#### [ВЫБРАННЫЙ ОТРЫВОК]
***

Моя жизнь в Нижнем, как того требовали состояние моих нервов и предписание врача о том, чтоб всячески щадить их, была в общем спокойная и однообразная. Ее украшала радость свиданий с товарищами по Шлиссельбургу и со старыми друзьями из Петербурга и Москвы. Один за другим ко мне приезжали Морозов, Лопатин, а потом Новорусский, Сергей Иванов.

Из друзей первая приехала Анна Павловна Корба. В чертах ее лица, несмотря на все перемены за долгий период разлуки, я тотчас признала прежнюю милую Нюту, которую не видала с 1881 г., - ту Нюту, которая всегда возбуждала во мне особую нежность своими идеалистическими взглядами на революционную деятельность, заставлявшими меня говорить, что мы все действуем, а Анюта священнодействует. Потом из Петербурга ко мне приехал Марк и Варя Натансоны, с которыми я не видалась еще большее число лет. Варю — мою товарку по Цюрихскому университету — я видела в последний раз в 1877 г. в зале суда, когда она была на скамье подсудимых по «процессу 50-ти». А с Марком, как членом о-ва «Земля и Воля», я рассталась, когда весной 1877 г. он был арестован в Петербурге и затем выслан административно в Сибирь. В них тоже не было той физической перемены, которая так удручает после долгой разлуки. А в моральном отношении при встрече было отрадно найти в них людей, так же непоколебимо верящих в революционное дело и в народ, так же преданных интересам его, как они верили и любили этот народ в ранний период нашей общей революционной деятельности несколько десятилетий назад.

***

#### [ИСХОДНЫЙ ЛИСТИНГ]
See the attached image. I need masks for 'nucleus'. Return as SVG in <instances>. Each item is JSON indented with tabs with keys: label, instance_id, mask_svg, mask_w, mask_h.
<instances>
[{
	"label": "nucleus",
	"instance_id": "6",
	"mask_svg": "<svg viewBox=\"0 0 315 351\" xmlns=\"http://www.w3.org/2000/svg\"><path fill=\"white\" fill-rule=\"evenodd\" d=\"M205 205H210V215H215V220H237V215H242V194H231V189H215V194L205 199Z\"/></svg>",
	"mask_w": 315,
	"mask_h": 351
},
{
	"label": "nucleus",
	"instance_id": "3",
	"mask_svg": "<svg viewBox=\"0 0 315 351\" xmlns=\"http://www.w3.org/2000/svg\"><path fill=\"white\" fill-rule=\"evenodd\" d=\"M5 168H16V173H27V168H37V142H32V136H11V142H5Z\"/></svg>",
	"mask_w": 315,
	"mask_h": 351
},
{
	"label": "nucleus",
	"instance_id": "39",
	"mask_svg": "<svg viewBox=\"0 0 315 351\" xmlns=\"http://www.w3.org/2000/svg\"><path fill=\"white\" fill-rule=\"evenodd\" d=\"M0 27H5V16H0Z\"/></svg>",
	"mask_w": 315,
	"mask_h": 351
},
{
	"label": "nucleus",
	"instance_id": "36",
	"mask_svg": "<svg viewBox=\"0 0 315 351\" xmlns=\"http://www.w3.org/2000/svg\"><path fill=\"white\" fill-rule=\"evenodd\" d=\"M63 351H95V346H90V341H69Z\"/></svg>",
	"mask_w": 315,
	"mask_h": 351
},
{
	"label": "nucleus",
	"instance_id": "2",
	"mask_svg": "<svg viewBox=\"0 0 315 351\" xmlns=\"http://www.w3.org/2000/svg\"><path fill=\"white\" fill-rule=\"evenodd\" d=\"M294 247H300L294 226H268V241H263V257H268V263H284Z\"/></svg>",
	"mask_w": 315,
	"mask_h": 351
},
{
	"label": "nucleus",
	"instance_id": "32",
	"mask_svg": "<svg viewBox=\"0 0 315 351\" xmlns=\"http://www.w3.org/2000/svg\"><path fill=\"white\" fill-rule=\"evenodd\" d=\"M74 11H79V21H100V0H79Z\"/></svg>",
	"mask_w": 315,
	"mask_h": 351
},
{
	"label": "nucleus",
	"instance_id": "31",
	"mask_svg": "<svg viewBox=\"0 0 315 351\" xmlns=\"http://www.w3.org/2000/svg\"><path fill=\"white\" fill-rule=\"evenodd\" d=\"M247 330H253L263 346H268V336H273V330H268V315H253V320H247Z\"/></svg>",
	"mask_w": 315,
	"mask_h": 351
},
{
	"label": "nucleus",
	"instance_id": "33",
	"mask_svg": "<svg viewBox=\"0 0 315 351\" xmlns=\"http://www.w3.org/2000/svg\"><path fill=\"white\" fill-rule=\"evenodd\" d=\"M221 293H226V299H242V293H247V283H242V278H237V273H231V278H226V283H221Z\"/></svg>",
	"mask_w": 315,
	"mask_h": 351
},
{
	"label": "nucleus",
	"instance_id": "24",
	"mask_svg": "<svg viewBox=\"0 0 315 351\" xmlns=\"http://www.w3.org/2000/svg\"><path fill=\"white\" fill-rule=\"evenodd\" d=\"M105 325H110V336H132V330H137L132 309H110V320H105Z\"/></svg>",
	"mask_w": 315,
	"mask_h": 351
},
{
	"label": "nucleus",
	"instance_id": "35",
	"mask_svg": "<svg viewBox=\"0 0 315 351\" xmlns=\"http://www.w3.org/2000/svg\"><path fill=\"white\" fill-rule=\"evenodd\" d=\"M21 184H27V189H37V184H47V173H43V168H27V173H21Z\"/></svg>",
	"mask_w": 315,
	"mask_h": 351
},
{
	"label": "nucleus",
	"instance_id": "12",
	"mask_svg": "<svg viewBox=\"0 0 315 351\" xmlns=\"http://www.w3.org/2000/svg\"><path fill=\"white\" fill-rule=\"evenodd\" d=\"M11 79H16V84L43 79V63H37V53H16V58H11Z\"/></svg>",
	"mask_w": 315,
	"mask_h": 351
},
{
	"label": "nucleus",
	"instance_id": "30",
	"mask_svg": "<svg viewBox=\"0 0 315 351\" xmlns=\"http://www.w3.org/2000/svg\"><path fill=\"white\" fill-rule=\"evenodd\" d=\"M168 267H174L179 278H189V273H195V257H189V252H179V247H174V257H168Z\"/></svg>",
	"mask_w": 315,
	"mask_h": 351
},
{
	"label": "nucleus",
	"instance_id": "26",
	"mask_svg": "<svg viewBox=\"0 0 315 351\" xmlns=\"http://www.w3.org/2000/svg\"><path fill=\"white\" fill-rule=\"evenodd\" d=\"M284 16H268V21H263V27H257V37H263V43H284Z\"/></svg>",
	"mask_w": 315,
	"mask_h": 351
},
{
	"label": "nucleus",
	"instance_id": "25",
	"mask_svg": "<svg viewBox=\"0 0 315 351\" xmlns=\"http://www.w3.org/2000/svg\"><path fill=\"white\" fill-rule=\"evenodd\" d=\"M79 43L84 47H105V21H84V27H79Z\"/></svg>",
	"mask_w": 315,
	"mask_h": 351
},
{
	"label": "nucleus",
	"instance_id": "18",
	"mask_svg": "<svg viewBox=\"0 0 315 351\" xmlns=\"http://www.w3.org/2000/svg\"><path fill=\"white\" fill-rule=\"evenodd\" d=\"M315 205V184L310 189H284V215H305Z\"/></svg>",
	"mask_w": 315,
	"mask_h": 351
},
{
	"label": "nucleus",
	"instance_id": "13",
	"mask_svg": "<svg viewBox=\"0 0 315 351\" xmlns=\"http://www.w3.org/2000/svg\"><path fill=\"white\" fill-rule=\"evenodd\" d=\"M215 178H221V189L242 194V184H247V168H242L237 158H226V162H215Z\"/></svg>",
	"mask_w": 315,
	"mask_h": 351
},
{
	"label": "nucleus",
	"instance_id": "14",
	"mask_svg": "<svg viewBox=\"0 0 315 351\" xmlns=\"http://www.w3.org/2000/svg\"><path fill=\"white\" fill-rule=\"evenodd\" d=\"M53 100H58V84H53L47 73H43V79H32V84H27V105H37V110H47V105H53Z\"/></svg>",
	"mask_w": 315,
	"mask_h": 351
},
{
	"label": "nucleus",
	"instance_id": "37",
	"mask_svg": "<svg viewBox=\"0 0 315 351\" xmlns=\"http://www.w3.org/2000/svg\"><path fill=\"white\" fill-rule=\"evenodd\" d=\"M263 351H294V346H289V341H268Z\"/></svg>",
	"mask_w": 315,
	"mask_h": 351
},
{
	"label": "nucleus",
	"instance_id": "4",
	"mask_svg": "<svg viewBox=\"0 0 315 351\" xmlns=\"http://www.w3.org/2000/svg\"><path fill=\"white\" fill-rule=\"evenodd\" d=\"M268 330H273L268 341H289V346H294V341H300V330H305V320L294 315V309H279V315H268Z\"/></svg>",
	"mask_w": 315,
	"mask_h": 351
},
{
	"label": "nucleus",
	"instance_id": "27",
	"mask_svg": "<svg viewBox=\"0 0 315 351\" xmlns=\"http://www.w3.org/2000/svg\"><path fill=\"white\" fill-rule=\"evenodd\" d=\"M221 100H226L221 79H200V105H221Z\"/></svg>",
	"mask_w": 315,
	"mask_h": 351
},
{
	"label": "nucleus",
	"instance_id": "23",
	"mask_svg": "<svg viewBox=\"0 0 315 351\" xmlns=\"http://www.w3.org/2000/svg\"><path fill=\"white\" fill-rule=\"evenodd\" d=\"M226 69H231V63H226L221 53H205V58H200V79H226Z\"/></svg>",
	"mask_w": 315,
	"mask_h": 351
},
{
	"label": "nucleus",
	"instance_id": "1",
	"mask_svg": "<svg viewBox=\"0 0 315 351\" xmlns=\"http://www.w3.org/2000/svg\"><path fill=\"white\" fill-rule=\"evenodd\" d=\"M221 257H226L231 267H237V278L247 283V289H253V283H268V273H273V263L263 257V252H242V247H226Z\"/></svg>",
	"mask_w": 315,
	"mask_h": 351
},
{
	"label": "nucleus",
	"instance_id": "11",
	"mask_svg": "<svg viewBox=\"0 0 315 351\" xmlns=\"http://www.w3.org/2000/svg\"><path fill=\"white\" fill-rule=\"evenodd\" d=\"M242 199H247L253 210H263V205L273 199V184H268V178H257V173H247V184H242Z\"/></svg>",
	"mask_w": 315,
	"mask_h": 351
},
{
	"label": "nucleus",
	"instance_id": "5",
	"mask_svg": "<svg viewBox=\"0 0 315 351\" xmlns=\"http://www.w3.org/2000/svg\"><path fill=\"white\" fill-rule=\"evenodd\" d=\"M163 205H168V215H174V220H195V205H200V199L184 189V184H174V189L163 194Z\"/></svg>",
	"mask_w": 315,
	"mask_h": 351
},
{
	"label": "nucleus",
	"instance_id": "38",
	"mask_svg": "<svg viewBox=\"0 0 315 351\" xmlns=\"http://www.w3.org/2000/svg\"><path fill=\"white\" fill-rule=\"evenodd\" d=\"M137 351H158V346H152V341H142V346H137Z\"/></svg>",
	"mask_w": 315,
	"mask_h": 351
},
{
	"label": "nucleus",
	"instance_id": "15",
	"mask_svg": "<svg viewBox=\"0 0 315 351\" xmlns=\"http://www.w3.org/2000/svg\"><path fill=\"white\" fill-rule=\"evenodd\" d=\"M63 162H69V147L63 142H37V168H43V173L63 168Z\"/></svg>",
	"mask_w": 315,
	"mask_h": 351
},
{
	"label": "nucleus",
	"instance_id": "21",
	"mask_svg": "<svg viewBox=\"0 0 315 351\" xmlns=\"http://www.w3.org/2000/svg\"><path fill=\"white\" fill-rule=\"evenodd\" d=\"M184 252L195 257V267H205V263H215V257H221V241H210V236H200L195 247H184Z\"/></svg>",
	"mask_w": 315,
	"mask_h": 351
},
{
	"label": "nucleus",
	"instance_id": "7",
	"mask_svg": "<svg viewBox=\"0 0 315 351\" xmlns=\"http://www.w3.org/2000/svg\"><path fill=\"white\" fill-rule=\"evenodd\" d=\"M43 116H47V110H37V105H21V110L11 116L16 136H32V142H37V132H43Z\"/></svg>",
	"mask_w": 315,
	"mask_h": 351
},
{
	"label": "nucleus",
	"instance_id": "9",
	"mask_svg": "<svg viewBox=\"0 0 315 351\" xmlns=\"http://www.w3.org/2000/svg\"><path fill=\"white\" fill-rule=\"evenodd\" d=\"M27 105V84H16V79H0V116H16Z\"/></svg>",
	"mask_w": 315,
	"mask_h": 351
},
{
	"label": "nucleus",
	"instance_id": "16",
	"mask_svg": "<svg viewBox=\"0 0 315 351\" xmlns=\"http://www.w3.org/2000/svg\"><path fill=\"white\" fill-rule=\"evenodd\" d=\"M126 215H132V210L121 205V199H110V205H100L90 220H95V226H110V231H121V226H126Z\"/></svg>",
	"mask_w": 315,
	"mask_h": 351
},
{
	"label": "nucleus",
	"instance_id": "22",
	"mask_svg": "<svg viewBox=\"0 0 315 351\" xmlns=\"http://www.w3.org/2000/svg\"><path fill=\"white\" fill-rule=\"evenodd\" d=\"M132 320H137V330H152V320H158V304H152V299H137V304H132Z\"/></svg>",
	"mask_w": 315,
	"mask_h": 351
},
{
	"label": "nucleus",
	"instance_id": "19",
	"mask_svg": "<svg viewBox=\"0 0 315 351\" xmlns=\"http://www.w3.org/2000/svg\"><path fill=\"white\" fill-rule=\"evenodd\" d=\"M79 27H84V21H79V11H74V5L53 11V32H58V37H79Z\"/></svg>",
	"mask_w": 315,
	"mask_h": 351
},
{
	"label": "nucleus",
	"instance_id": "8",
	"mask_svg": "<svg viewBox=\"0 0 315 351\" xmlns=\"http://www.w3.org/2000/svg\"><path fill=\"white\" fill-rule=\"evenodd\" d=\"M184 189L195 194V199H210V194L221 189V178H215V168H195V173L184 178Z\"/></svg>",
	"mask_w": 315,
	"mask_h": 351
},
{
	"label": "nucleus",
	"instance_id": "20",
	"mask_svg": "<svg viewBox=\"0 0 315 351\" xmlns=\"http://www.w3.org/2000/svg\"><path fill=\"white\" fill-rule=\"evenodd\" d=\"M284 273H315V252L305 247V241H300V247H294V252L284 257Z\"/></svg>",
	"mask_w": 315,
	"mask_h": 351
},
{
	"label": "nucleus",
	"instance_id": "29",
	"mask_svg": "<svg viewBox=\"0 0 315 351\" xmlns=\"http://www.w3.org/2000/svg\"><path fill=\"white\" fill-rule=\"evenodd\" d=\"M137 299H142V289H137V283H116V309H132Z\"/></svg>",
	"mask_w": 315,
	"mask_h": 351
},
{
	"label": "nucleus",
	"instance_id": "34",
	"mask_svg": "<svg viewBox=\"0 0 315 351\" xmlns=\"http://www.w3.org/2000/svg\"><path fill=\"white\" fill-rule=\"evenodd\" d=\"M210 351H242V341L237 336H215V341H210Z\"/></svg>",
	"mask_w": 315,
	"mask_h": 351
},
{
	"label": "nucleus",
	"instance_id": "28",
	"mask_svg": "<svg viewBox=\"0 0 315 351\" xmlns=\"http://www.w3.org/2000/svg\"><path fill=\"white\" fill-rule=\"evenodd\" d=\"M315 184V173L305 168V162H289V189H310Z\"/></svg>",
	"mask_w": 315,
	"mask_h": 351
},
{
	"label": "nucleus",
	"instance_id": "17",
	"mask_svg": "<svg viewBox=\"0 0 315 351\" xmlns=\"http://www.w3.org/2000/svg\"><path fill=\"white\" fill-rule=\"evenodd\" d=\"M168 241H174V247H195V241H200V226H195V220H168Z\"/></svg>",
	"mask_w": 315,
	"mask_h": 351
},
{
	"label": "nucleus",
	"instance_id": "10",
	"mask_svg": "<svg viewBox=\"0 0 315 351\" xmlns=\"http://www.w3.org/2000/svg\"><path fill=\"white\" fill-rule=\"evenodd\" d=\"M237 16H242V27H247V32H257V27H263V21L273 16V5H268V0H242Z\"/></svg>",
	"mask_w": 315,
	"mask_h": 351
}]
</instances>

***

#### [ВОПРОСЫ]
1. Назовите всех людей, упомянутых по имени или фамилии в отрывке о жизни в Нижнем.
2. Процитируйте из отрывка о жизни в Нижнем фрагмент между словами «Моя жизнь в» и «Новорусский, Сергей Иванов.», включая их.
3. Напишите продолжение воспоминаний о жизни в Нижнем, начиная сразу после последнего приведенного предложения.
Листинг взят из другого источника.

#### [ОТВЕТЫ ПО ПОРЯДКУ]
1. Морозов, Лопатин, Новорусский, Сергей Иванов, Анна Павловна Корба, Марк Натансон, Варя Натансон.

2.
Моя жизнь в Нижнем, как того требовали состояние моих нервов и предписание врача о том, чтоб всячески щадить их, была в общем спокойная и однообразная. Ее украшала радость свиданий с товарищами по Шлиссельбургу и со старыми друзьями из Петербурга и Москвы. Один за другим ко мне приезжали Морозов, Лопатин, а потом Новорусский, Сергей Иванов.

3.
Этот последний приезд не остался без последствий: вероятно, полиция следила за ними еще в Петербурге, потому что в Москве, до которой они ехали вместе с А. И. Мороз, у нее был сделан обыск, а я после их приезда заметила у ворот дома появление чуйки с бросавшейся в глаза подозрительной физиономией. Когда Натансоны уехали, к нам явилась полиция и приступила к обычному делу, причем охранник в тулупчике был рьяным руководителем при забирании разных предметов, интересных для сыска. У меня взяли 1000 экземпляров листка: «Что такое социализм» — небольшая вещь, переведенная мной с английского издания о-ва фабианцев. Забрали фотографии, переписку. В числе документов, лежавших у меня в столе, были очень неосторожны сообщения, которые могли сильно компрометировать как авторов, так и тех, о ком шла речь. Но попался какой-то необыкновенный пристав: в моей комнате, явно умышленно, он встал у комода спиной ко мне, как будто давая знать: прячьте, что у вас есть. Но я не решалась наполнить карманы массой записок и писем и в горестной нерешительности сидела пред выдвинутым ящиком, думая, что карманы все равно обыщут. Выручила сестра Женя; она подошла к столу и подставила свой фартук и карманы, знаком показывая, чтоб я складывала в них документы. Когда я сделала это, она вышла в другую, уже обысканную, комнату и сложила все в свой комод. Так снята была с меня удручающая тяжесть. После обыска сестре объявили, что она должна быть арестована, независимо от результатов обыска.

Ее увезли в тюрьму, которая была так переполнена, что не хватало коек, и, пока мы не отвезли ей кровать, она спала с двумя другими заключенными поперек того ложа, которое имелось в камере. Туда же пришлось отправить стол и посуду, — их тоже недоставало.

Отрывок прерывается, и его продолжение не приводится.